■ WORK TO DO: Express every line of the data below as a JSON list of strings, one string per line, leaving out blank lines.

■ RECORD LIST:
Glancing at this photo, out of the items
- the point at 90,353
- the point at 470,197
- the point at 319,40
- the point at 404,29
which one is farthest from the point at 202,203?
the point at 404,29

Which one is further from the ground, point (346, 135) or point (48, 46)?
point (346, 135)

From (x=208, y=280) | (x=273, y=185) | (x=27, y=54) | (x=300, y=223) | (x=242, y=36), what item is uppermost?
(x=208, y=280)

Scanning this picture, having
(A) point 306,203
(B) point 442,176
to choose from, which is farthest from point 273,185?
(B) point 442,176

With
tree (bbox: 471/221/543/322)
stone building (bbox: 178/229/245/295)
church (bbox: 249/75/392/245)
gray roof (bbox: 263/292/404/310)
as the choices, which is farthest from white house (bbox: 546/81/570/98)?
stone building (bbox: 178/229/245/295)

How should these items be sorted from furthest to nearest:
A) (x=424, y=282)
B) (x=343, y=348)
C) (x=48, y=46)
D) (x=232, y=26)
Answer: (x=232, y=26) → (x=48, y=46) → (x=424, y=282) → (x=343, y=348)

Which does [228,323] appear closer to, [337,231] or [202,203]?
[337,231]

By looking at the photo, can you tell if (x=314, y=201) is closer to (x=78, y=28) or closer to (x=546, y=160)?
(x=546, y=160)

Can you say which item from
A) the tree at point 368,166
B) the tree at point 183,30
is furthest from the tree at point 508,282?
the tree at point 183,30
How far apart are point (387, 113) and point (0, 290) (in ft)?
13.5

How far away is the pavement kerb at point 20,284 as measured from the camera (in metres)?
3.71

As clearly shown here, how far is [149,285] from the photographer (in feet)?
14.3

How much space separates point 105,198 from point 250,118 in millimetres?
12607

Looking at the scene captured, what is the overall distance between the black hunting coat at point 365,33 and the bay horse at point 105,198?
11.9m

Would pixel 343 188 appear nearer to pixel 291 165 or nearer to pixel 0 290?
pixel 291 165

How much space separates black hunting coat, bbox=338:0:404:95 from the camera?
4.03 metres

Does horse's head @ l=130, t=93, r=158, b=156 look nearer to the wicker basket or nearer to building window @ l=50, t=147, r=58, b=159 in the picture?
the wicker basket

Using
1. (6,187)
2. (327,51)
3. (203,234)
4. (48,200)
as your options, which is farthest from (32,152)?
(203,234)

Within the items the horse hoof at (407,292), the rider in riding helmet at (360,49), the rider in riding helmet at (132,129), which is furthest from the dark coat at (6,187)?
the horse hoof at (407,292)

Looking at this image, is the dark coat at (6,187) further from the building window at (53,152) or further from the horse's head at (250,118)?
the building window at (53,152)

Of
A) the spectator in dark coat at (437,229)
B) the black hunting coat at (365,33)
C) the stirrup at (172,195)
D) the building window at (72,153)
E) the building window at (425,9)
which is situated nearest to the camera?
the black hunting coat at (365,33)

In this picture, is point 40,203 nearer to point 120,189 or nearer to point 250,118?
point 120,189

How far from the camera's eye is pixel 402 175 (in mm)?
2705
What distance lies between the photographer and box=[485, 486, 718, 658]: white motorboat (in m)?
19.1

■ FULL RESPONSE:
[
  "Glancing at this photo, out of the items",
  "- the point at 90,353",
  "- the point at 470,197",
  "- the point at 319,40",
  "- the point at 404,29",
  "which one is farthest from the point at 202,203?",
  "the point at 404,29",
  "Which one is further from the ground, point (346, 135) or point (48, 46)?",
  "point (346, 135)",
  "From (x=208, y=280) | (x=273, y=185) | (x=27, y=54) | (x=300, y=223) | (x=242, y=36), what item is uppermost?",
  "(x=208, y=280)",
  "Scanning this picture, having",
  "(A) point 306,203",
  "(B) point 442,176",
  "to choose from, which is farthest from point 273,185?",
  "(B) point 442,176",
  "With",
  "tree (bbox: 471/221/543/322)",
  "stone building (bbox: 178/229/245/295)",
  "church (bbox: 249/75/392/245)",
  "gray roof (bbox: 263/292/404/310)",
  "as the choices, which is farthest from white house (bbox: 546/81/570/98)?",
  "stone building (bbox: 178/229/245/295)",
  "How should these items be sorted from furthest to nearest:",
  "A) (x=424, y=282)",
  "B) (x=343, y=348)",
  "C) (x=48, y=46)",
  "D) (x=232, y=26)",
  "Answer: (x=232, y=26) → (x=48, y=46) → (x=424, y=282) → (x=343, y=348)",
  "Which does [228,323] appear closer to, [337,231] or [202,203]?",
  "[337,231]",
  "By looking at the photo, can you tell if (x=314, y=201) is closer to (x=78, y=28) or closer to (x=546, y=160)?",
  "(x=546, y=160)",
  "Can you say which item from",
  "A) the tree at point 368,166",
  "B) the tree at point 183,30",
  "is furthest from the tree at point 508,282?",
  "the tree at point 183,30",
  "How far apart are point (387, 113) and point (0, 290) (in ft)?",
  "13.5",
  "How far away is the pavement kerb at point 20,284 as measured from the camera (in metres)?",
  "3.71",
  "As clearly shown here, how far is [149,285] from the photographer (in feet)?",
  "14.3",
  "How much space separates point 105,198 from point 250,118 in millimetres?",
  "12607",
  "Looking at the scene captured, what is the overall distance between the black hunting coat at point 365,33 and the bay horse at point 105,198?",
  "11.9m",
  "Would pixel 343 188 appear nearer to pixel 291 165 or nearer to pixel 0 290?",
  "pixel 291 165",
  "How much space separates black hunting coat, bbox=338:0:404:95 from the camera?",
  "4.03 metres",
  "Does horse's head @ l=130, t=93, r=158, b=156 look nearer to the wicker basket or nearer to building window @ l=50, t=147, r=58, b=159 in the picture?",
  "the wicker basket",
  "Using",
  "1. (6,187)",
  "2. (327,51)",
  "3. (203,234)",
  "4. (48,200)",
  "as your options, which is farthest from (32,152)?",
  "(203,234)",
  "Within the items the horse hoof at (407,292), the rider in riding helmet at (360,49), the rider in riding helmet at (132,129), which is furthest from the dark coat at (6,187)?",
  "the horse hoof at (407,292)",
  "Looking at this image, is the dark coat at (6,187) further from the building window at (53,152) or further from the horse's head at (250,118)?",
  "the building window at (53,152)",
  "Of",
  "A) the spectator in dark coat at (437,229)",
  "B) the black hunting coat at (365,33)",
  "C) the stirrup at (172,195)",
  "D) the building window at (72,153)",
  "E) the building window at (425,9)",
  "which is situated nearest to the camera?",
  "the black hunting coat at (365,33)",
  "In this picture, is point 40,203 nearer to point 120,189 or nearer to point 250,118?",
  "point 120,189",
  "How far from the camera's eye is pixel 402 175 (in mm)?",
  "2705",
  "What distance lies between the photographer and box=[485, 486, 718, 658]: white motorboat (in m)?",
  "19.1"
]